### The task
Reproduce, word for word, everything from "Buying or selling a company always" down to "drawbacks before committing." in the text on tax attorneys below.

Tax attorneys are lawyers specializing in complex and technical tax law. If you ever face technical and legal issues associated with taxation, you can get professional help from a tax attorney. Although an attorney can step in after you’ve encountered a problem, consulting with one in advance can help you avoid tax problems in the first place. Here are some situations in which you may need a tax attorney.

Starting a New Business

When setting up a new business, you need to answer many legal questions, which have tax implications. The type of business entity you set up, such as a sole proprietor or partnership, will affect your tax obligations. A legal counsel can advise you about the correct structure and tax ramifications for your business, including non-tax issues you might overlook. If you operate an international company, it will complicate your tax treatments, contracts, and other legal matters. A tax attorney can be an invaluable support in this type of situation.

Buying or Selling a Company

Buying or selling a company always comes with significant tax consequences, regardless of the type or size of the business. A tax attorney can guide you on the best way to structure your new enterprise or minimize your tax exposure during the acquisition or sale, helping you identify various options available and evaluate the tax benefits against the drawbacks before committing.

Succession Planning

Million-dollar estates that meet the IRS minimum value threshold usually face a significant tax burden once the property owner has passed on. It means that a healthy chunk of the wealth could become the federal government’s property before it’s transferred to the heirs. Although most people don’t have to worry about the estate tax, if you have an estate with significant value, you’ll need the help of a tax attorney to minimize this burden and ensure that your loved ones take the slightest tax hit possible. A tax attorney can map out estate planning strategies to safeguard your assets and always place you below the current value threshold.

### Supplied data
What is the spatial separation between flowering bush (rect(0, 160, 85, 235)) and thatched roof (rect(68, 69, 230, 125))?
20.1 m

### Reply
Buying or selling a company always comes with significant tax consequences, regardless of the type or size of the business. A tax attorney can guide you on the best way to structure your new enterprise or minimize your tax exposure during the acquisition or sale, helping you identify various options available and evaluate the tax benefits against the drawbacks before committing.